The spatial distribution of temperature and precipitation fluctuation values is shown in Fig. 3. The areas in which temperature fluctuation is increasing mainly include Western Europe, central Africa, East Asia, Australia, and northern North America, while the areas with decreasing temperature fluctuation mainly cover western and southern Africa, North Asia, Central Asia, southern North America, and South America when examined at the continental scale. For precipitation fluctuation, the increasing areas mainly include Asia and North America, while decreasing areas mainly cover Europe, Africa, West Asia, Australia, and South America.
Fig. 3

Spatial distribution of temperature and precipitation fluctuation values. a Temperature fluctuation from 1961 to 2010, and b precipitation fluctuation from 1961 to 2010

4 World Regionalization of Climate Change (1961–2010)

Based on the regional differentiation patterns of climate change (Sect. 3), we further propose a fundamental method of climate change regionalization that includes a set of basic principles, an indicator system, and a regionalization method.
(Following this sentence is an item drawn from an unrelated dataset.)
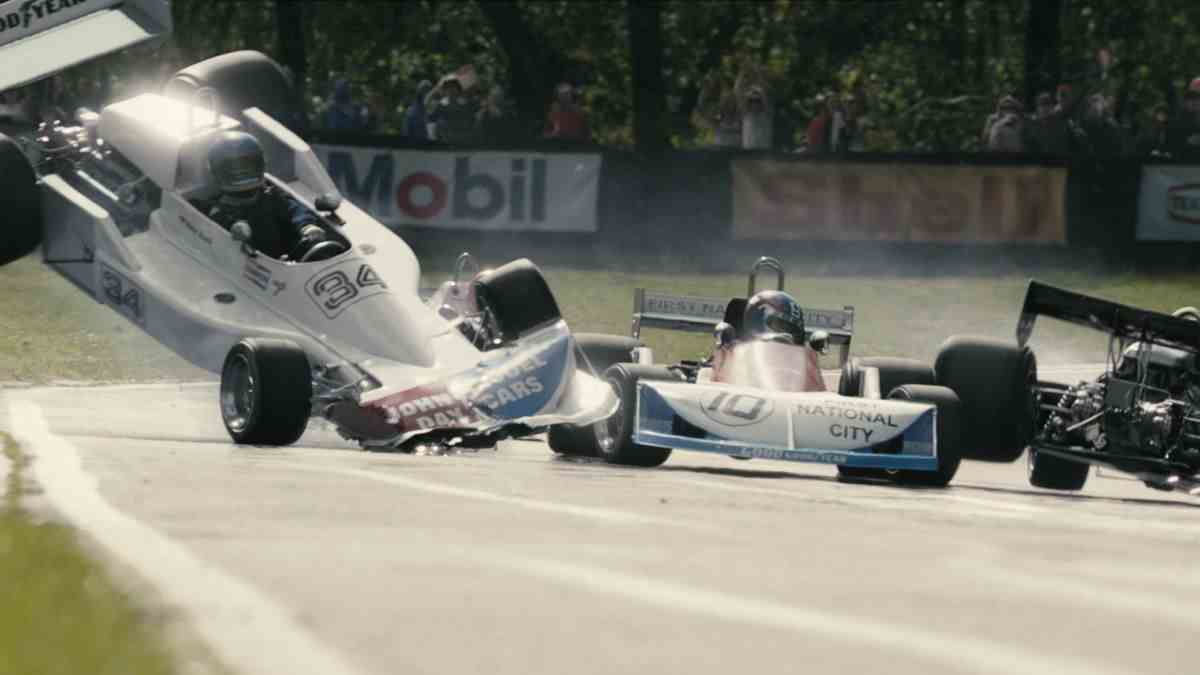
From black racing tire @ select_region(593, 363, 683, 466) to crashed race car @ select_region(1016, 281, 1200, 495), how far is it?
6.47ft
This scheme of climate change regionalization is designed using datasets assembled from the five decades between 1961 and 2010.

4.1 Principles, Indicators, and Method

Five basic principles considered in our regionalization method include:
  1. (1)

    keep intact the boundaries of major administrative subdivisions of countries (the state boundaries of the US, for instance);

     
  2. (2)

    consider only leading climate factors (temperature and precipitation);

     
  3. (3)

    preserve spatial distribution continuity (the essential difference between climate classification and regionalization);

     
  4. (4)

    combine key indices with auxiliary indices (direction of change as key indices, rate of change as auxiliary indices); and

     
  5. (5)

    retain the consistency of large-scale terrain units that are important to land–atmosphere interaction.

     

The regionalization that results from these principles is divided into two levels: climate tendency zones (level-I) and climate fluctuation regions (level-II). For level-I regionalization, we take temperature tendency as the main indicator by which to divide the world into warming-trend zones and cooling-trend zones, while the rate of change is regarded as the auxiliary indicator for determining regionalization boundaries. Precipitation tendency is divided in the same way. In addition, considering that 97 % of the land area showed a warming trend, we further adopted the average rate of temperature rise (0.22 °C/10 a between 1961 and 2010) as the threshold value with which to divide the world into a rapidly rising temperature zone and a slowly rising zone. Specifically, 0.22 °C/10 a is the mean of the temperature tendency values of all the grids located in the global land area except Antarctica (see Fig. 2a).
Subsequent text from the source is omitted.